▶ PROBLEM REQUIREMENTS
Repeat the following material word for word, starting at the line that contains "Among the given options" and continuing through the last line of the material. Leave the pictures out of your answer.

Entries drawn from a collection:

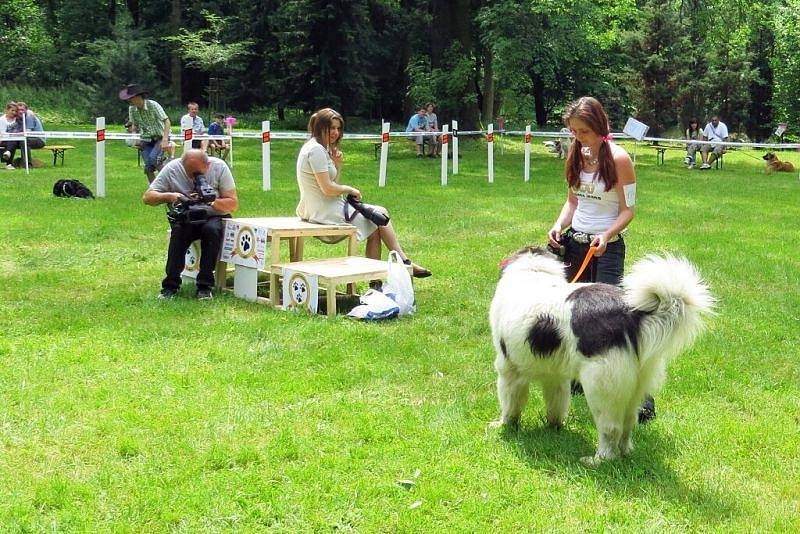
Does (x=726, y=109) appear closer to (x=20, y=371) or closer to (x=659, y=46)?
(x=659, y=46)

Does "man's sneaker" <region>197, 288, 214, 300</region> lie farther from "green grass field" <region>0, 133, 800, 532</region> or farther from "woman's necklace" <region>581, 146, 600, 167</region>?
"woman's necklace" <region>581, 146, 600, 167</region>

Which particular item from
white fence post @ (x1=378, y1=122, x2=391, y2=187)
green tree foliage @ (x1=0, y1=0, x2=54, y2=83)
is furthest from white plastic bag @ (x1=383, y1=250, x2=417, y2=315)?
green tree foliage @ (x1=0, y1=0, x2=54, y2=83)

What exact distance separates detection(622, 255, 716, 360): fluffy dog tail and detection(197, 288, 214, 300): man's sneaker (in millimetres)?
4546

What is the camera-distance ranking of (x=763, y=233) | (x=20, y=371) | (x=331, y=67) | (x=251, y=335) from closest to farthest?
1. (x=20, y=371)
2. (x=251, y=335)
3. (x=763, y=233)
4. (x=331, y=67)

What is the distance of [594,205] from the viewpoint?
4.92m

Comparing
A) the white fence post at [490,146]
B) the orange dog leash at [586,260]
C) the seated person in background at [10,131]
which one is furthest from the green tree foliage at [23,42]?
the orange dog leash at [586,260]

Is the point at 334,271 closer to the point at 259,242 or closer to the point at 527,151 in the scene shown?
the point at 259,242

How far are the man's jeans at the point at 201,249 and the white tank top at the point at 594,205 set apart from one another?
3.70 metres

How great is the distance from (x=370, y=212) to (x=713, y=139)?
19.3 metres

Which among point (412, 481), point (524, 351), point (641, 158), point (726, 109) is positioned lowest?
point (412, 481)

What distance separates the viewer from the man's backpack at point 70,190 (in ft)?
45.4

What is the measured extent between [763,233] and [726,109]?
101 ft

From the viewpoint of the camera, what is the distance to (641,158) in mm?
27219

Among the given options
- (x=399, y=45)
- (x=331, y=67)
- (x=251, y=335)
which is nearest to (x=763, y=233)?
(x=251, y=335)
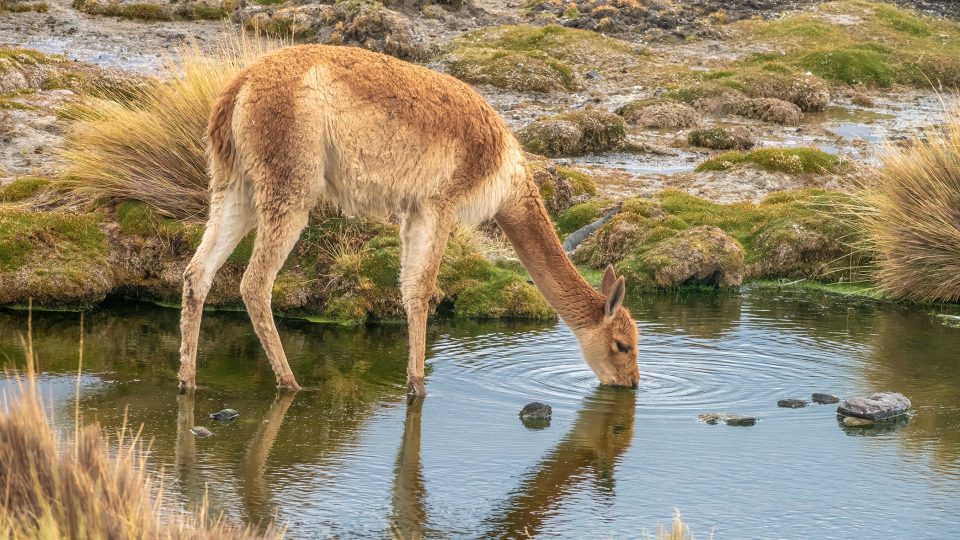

▶ ANSWER IN FULL
Among the given options
- (x=399, y=45)
- (x=331, y=67)
- (x=251, y=335)
which is nearest to (x=763, y=233)?
(x=251, y=335)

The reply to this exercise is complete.